**原文**.
4月21日(月)カンパラプレス「車いすラグビーの国際大会で日本は2位【SHIBUYA CUP 2025】」
大会は、昨年のパリ・パラで金メダルに輝いた日本、銀メダルの米国、銅メダルの豪州の3カ国から、次世代選手たちが出場。日本は通算3勝3敗で全日程を終え、2位に入った。私は二日目を観戦しに行ったけど、それはそれは物凄い迫力だったし、見応え十分だった。子ども連れでも楽しめるラグ車体験コーナーもあって、娘も興奮しまくってた。車いすというものの常識が変わる。それはつまり、車いすユーザーへの偏見が覆る、ということもでもある。行ってよかった。パラスポーツは体験コーナーが充実している大会も多い。次は娘の友達も誘って行こうか。

**元データ**.

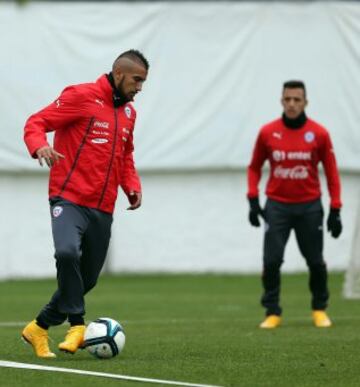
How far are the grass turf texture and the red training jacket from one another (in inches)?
51.5

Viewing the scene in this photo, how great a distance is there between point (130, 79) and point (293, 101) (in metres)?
3.91

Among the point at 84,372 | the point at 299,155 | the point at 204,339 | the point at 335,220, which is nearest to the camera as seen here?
the point at 84,372

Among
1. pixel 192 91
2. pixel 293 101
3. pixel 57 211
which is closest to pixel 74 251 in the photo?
pixel 57 211

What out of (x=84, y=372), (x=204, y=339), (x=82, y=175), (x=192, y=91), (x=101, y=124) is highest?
(x=101, y=124)

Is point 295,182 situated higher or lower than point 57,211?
lower

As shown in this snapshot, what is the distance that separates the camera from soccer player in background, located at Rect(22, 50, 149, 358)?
982 centimetres

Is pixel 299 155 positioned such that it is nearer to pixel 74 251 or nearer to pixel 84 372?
pixel 74 251

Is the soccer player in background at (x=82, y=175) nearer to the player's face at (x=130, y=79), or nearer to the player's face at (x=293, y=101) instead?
the player's face at (x=130, y=79)

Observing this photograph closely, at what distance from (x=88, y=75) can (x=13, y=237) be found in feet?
9.93

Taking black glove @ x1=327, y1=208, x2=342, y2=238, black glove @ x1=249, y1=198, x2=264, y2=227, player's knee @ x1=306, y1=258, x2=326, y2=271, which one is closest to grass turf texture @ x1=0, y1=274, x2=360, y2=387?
player's knee @ x1=306, y1=258, x2=326, y2=271

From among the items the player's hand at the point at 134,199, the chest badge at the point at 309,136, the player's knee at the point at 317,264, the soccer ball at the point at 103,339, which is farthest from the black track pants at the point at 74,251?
the player's knee at the point at 317,264

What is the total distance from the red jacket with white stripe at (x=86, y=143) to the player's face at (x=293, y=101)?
151 inches

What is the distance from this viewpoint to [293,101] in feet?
44.9

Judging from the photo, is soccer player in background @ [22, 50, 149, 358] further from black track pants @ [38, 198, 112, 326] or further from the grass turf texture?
the grass turf texture
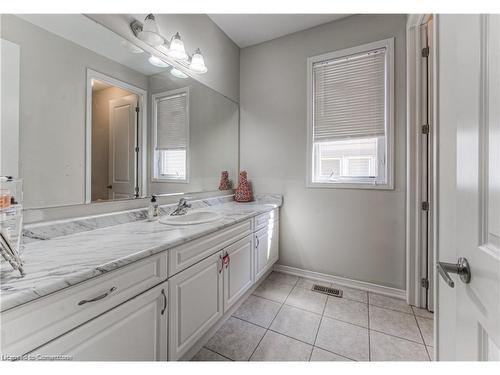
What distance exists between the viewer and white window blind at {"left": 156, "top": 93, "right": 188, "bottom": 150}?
1.70 meters

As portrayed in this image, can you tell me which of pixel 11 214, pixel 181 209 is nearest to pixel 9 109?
pixel 11 214

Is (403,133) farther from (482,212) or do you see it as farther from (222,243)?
(222,243)

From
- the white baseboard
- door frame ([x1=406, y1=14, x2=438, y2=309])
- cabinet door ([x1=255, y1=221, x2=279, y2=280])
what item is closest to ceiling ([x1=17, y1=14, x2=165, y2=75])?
cabinet door ([x1=255, y1=221, x2=279, y2=280])

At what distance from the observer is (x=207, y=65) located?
84.1 inches

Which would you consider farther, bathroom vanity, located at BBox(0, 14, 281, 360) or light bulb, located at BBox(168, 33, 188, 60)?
light bulb, located at BBox(168, 33, 188, 60)

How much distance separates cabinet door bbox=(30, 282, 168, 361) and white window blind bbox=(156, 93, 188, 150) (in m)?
1.14

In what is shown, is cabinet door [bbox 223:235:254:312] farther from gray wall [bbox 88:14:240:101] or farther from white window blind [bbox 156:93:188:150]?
gray wall [bbox 88:14:240:101]

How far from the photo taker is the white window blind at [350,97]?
6.46ft

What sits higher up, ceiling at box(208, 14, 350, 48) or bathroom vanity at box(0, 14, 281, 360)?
ceiling at box(208, 14, 350, 48)

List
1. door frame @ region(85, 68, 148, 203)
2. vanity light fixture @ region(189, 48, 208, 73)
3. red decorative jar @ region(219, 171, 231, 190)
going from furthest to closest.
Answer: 1. red decorative jar @ region(219, 171, 231, 190)
2. vanity light fixture @ region(189, 48, 208, 73)
3. door frame @ region(85, 68, 148, 203)

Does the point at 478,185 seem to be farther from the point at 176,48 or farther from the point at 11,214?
the point at 176,48

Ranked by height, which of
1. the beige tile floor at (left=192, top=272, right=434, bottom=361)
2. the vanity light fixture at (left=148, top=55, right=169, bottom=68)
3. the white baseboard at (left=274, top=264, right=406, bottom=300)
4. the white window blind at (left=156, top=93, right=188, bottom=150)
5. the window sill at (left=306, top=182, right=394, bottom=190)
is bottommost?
the beige tile floor at (left=192, top=272, right=434, bottom=361)

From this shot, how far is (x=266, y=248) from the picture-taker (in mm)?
2104
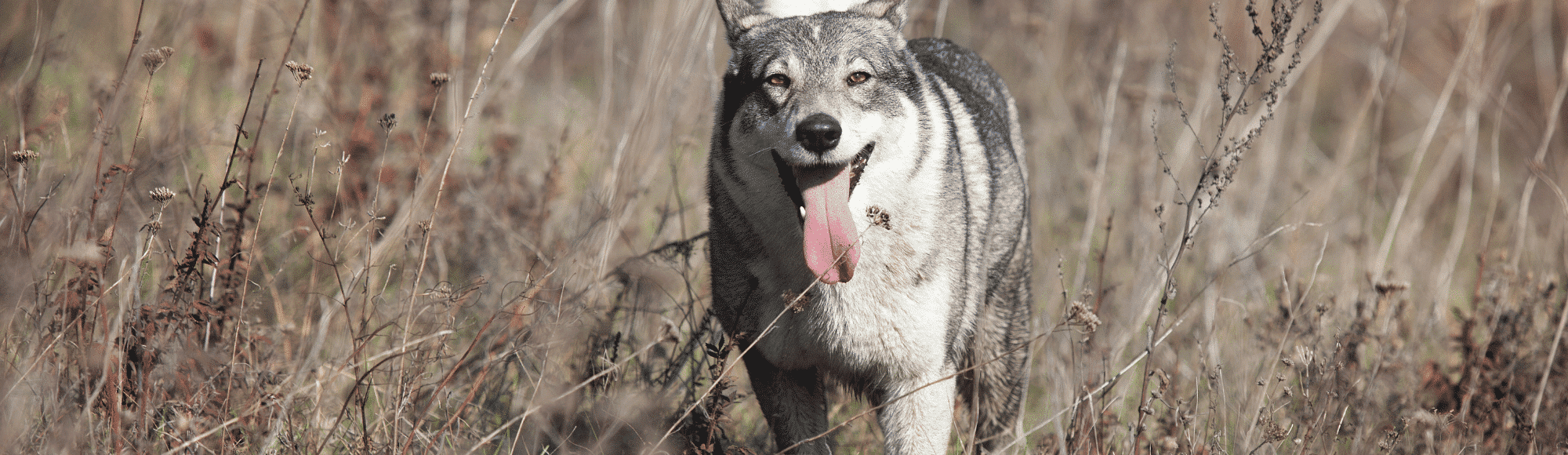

**作業内容**. 原文によると、日本は通算何勝何敗で全日程を終え、何位に入りましたか。 上記の行は、原文とは別の出典から取られたものです。

**解答欄**. 通算3勝3敗で全日程を終え、2位に入りました。